(GIVEN TEXT)
— start —

10. Cash Bonus Rights.
(a) Grant. The Board of Directors may grant cash bonus rights
under the Plan in connection with (i) options granted or previously
granted, (ii) stock appreciation rights granted or previously granted,
(iii) stock bonuses awarded or previously awarded and (iv) shares sold or
previously sold under the Plan. Cash bonus rights will be subject to rules,
terms and conditions as the Board of Directors may prescribe. Unless
otherwise determined by the Board of Directors with respect to a cash bonus
right granted to a person who is neither an Officer nor a director of the
Company, each cash bonus right granted under the Plan by its terms shall be
nonassignable and nontransferable by the holder, either voluntarily or by
operation of law, except by will or by the laws of descent and distribution
of the state or country of the holder's domicile at the time of death. The
payment of a cash bonus shall not reduce the number of shares of Common
Stock reserved for issuance under the Plan.

— end —

(LISTING)
— start —

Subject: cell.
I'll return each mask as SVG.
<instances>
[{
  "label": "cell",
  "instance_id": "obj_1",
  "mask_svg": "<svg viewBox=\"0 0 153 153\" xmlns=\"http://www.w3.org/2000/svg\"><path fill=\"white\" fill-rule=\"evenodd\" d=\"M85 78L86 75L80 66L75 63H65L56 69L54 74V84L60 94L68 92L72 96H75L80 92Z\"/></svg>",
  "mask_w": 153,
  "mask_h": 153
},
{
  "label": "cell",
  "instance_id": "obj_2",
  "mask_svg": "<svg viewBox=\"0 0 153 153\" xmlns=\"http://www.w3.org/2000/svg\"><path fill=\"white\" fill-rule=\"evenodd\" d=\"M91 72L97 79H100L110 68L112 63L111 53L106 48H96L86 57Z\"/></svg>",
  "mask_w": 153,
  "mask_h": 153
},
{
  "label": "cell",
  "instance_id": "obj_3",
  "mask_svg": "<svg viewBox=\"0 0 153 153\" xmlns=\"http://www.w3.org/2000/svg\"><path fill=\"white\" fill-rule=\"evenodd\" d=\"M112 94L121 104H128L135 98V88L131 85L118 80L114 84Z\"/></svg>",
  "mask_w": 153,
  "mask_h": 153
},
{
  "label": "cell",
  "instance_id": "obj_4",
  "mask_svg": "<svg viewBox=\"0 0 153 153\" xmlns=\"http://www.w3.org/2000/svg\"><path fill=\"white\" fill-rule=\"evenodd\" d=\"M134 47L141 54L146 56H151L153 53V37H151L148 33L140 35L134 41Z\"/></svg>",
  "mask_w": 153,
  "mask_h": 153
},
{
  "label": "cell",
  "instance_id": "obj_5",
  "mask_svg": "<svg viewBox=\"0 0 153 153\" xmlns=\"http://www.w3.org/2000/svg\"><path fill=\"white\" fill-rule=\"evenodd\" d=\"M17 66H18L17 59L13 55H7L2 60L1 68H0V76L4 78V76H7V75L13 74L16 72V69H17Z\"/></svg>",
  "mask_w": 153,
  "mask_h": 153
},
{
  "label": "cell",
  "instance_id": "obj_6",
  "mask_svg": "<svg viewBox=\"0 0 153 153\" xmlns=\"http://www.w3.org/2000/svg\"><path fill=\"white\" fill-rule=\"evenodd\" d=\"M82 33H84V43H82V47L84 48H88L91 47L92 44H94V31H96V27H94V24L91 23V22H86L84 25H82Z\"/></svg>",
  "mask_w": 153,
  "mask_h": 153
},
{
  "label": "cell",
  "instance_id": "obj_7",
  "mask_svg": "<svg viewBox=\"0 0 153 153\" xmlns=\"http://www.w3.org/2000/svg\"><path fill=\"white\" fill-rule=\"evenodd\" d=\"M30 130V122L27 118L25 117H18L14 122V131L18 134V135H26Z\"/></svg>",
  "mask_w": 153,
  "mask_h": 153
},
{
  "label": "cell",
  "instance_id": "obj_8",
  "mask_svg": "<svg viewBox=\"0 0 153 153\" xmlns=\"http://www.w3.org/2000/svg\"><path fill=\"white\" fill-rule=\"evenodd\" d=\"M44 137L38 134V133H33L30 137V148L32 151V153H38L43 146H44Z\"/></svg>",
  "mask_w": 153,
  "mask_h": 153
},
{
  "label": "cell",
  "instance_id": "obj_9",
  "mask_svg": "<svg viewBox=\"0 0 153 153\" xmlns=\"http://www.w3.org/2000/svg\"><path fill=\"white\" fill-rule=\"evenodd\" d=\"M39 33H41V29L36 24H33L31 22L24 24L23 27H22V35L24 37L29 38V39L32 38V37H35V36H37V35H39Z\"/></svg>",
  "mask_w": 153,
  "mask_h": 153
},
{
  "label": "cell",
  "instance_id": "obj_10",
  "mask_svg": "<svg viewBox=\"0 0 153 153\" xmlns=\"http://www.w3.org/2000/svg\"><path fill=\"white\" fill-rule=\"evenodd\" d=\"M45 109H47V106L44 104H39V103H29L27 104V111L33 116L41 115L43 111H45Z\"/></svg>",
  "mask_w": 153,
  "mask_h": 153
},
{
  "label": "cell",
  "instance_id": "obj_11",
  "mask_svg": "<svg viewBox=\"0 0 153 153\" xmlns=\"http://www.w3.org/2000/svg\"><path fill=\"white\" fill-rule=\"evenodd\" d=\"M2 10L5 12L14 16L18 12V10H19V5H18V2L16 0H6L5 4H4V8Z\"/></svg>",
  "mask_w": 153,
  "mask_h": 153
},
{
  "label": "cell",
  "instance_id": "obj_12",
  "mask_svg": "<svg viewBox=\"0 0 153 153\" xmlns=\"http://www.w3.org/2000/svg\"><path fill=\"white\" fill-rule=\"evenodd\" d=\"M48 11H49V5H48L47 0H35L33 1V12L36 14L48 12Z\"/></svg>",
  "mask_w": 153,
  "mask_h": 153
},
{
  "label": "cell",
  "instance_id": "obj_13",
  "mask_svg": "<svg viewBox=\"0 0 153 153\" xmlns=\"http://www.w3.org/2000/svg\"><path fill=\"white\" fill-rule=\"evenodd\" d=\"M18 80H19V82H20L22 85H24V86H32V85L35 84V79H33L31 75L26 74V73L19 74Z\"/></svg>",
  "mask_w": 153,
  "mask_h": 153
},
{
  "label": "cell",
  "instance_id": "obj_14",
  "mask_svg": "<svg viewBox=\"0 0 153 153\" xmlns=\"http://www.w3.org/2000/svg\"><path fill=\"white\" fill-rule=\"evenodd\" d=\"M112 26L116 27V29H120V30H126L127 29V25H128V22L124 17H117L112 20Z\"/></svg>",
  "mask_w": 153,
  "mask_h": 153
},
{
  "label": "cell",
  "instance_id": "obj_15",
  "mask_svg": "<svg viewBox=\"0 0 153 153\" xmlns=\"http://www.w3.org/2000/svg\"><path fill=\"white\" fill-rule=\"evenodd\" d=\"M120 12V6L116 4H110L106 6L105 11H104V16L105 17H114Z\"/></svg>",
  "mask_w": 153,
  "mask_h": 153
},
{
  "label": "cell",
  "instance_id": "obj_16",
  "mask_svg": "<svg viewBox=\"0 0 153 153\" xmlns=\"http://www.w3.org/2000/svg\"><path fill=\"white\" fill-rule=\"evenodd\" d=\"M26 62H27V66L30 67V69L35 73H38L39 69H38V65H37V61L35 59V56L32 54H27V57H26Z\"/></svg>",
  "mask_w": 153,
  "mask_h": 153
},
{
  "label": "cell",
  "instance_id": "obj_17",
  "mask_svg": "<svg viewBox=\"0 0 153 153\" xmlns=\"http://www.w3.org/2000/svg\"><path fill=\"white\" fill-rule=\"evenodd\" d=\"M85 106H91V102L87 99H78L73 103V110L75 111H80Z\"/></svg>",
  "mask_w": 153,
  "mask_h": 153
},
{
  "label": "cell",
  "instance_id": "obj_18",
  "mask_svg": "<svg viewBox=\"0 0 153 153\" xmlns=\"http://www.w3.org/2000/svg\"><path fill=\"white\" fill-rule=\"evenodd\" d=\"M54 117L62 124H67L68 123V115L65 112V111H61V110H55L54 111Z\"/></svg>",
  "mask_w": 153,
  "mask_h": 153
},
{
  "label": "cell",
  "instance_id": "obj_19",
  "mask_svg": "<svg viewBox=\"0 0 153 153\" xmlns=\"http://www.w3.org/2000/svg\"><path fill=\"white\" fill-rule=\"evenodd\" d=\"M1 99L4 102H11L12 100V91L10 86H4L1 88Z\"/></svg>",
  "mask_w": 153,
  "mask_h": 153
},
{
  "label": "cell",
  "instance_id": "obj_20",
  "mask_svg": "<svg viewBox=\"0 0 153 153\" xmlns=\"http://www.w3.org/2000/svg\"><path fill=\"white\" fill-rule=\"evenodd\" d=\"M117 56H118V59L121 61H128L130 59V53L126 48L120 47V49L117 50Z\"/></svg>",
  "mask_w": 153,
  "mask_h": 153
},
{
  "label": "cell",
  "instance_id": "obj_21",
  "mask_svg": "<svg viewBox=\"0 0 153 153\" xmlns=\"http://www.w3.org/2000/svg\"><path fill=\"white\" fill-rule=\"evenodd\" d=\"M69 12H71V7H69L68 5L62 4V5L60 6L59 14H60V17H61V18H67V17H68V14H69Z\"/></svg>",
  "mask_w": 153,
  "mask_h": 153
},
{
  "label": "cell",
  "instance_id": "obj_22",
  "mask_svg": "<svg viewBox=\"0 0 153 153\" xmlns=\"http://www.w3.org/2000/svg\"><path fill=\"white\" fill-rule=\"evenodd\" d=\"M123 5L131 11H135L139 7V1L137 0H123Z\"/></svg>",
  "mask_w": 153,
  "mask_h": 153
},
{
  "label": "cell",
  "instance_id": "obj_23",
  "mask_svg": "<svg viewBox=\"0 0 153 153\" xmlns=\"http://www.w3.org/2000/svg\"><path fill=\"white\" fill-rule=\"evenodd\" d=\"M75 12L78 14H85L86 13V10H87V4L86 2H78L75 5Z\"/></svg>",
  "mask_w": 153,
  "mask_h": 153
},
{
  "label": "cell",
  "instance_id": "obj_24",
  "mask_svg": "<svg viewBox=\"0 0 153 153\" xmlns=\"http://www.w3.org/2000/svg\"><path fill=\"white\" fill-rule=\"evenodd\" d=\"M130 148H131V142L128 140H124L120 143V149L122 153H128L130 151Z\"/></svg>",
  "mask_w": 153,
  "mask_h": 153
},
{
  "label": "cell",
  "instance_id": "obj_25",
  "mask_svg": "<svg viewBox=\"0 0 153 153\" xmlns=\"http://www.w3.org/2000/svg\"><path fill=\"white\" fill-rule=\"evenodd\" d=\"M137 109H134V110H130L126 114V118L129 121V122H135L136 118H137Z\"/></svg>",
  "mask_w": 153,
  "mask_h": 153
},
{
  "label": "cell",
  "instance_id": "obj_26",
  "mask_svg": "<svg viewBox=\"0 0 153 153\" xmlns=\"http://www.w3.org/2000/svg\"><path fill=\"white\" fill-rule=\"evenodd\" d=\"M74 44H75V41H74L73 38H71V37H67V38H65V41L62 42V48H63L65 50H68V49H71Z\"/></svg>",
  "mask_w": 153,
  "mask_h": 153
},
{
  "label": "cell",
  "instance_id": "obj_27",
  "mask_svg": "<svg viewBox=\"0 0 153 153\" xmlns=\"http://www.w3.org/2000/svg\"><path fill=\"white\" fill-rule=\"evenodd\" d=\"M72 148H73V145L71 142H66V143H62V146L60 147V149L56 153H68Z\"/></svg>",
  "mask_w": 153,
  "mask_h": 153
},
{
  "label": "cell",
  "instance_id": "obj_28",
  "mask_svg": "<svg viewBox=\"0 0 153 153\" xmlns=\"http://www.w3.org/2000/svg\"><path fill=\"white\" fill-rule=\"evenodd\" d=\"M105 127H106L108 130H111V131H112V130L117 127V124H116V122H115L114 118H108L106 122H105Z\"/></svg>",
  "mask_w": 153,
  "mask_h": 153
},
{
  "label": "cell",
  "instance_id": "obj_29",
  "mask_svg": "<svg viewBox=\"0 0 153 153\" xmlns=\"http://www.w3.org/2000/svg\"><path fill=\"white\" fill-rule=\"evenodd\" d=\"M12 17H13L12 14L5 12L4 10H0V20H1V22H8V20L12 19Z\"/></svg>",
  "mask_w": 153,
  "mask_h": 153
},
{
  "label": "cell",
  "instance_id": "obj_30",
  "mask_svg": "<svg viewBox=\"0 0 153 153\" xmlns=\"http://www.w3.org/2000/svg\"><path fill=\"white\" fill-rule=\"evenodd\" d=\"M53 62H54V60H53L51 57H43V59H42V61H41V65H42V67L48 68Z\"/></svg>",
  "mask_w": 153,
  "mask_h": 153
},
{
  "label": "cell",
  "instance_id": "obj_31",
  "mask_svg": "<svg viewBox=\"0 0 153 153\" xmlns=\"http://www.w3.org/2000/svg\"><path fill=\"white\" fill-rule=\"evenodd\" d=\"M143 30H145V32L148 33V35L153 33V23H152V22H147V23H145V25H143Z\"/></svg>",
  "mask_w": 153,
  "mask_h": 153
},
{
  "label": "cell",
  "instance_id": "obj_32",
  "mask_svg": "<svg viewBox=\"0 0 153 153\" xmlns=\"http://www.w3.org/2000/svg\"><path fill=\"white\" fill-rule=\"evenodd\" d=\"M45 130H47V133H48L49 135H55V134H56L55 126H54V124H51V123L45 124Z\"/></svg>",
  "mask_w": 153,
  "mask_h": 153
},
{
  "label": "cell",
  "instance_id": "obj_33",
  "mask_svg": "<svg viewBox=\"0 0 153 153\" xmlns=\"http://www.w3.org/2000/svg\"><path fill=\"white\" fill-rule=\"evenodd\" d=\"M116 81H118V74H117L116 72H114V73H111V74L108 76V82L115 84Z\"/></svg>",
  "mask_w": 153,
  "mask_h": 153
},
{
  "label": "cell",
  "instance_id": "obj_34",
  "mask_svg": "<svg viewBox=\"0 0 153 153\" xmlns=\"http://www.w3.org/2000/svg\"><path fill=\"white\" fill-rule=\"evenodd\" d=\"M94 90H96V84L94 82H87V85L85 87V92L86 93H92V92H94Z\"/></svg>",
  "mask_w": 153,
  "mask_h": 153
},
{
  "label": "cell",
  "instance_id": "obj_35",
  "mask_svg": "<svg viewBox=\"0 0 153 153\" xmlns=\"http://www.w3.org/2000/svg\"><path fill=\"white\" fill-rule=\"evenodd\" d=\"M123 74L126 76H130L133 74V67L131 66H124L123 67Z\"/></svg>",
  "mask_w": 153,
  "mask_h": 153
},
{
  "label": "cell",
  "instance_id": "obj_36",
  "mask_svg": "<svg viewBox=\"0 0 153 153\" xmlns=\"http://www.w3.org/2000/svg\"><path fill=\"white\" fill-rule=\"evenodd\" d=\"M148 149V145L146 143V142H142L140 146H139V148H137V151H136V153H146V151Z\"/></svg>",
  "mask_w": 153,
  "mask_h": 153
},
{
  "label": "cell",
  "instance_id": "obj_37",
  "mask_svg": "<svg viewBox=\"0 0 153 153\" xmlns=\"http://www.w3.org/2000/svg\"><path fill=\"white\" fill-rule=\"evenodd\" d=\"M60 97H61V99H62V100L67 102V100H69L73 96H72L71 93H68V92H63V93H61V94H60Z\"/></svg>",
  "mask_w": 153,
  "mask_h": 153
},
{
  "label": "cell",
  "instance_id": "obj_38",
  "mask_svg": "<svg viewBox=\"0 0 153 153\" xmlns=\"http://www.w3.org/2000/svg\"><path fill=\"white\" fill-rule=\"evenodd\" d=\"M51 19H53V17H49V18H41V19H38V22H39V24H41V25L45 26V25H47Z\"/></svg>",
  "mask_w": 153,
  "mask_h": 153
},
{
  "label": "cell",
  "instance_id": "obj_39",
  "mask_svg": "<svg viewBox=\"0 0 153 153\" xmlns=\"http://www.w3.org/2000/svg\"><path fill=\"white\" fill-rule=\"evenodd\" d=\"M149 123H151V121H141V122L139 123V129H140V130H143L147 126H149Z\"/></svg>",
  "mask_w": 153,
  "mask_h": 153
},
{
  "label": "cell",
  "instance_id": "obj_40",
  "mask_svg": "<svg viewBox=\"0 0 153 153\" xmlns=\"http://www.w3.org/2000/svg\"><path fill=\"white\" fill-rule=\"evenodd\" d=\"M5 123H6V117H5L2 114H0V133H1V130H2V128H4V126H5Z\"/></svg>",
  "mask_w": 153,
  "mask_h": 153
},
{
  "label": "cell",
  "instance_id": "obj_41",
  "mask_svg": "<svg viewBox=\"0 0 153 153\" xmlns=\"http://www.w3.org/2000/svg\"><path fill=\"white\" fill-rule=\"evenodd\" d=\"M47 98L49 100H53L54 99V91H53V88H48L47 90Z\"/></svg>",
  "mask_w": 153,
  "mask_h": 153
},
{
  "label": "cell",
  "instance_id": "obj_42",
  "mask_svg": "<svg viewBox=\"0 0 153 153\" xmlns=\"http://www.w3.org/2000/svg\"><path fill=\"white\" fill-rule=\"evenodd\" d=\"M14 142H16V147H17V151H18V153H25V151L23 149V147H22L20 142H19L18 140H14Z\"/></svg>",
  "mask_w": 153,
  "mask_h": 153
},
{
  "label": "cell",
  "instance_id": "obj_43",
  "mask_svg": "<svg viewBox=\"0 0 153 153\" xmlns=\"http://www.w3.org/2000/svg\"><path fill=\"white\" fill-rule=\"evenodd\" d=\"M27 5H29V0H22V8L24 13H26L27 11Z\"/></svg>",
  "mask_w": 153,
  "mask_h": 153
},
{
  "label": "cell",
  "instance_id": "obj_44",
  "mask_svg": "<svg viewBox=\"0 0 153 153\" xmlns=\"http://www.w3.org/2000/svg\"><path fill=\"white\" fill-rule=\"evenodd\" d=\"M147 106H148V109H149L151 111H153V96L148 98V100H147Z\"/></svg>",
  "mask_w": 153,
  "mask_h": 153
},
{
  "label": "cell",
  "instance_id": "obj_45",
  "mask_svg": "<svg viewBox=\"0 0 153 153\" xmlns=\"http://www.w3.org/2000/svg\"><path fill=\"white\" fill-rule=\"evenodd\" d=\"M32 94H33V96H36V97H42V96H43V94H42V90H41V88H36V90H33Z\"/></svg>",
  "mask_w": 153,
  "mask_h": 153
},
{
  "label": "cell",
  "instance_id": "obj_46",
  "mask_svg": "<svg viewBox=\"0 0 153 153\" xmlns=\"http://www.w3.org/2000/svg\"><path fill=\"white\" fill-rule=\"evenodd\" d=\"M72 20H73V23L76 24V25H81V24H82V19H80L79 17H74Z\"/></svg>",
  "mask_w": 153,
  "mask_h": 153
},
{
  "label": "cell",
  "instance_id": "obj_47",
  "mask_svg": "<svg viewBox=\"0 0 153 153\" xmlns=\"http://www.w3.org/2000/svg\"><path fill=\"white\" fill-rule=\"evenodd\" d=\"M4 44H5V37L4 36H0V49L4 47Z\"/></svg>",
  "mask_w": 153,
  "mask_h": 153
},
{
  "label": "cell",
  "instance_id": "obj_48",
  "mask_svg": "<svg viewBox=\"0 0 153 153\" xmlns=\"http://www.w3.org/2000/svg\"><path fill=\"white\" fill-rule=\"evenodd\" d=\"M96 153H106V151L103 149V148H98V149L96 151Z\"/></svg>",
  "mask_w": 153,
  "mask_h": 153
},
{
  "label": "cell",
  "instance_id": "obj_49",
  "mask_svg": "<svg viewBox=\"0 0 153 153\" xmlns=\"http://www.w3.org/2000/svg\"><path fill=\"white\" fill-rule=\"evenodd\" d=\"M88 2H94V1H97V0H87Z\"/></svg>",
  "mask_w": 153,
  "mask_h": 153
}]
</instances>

— end —

(TASK INSTRUCTIONS)
1. According to the cash bonus rights section, what effect does paying a cash bonus have on the number of shares of Common Stock reserved for issuance under the Plan?
2. List every item that the cash bonus rights section says the Board of Directors may grant cash bonus rights in connection with.
The records come from a separate source unrelated to the cash bonus rights section.

(ANSWERS FOR THE EXERCISE)
1. None; paying a cash bonus does not reduce the number of shares of Common Stock reserved for issuance under the Plan.

2.
- Options granted or previously granted
- Stock appreciation rights granted or previously granted
- Stock bonuses awarded or previously awarded
- Shares sold or previously sold under the Plan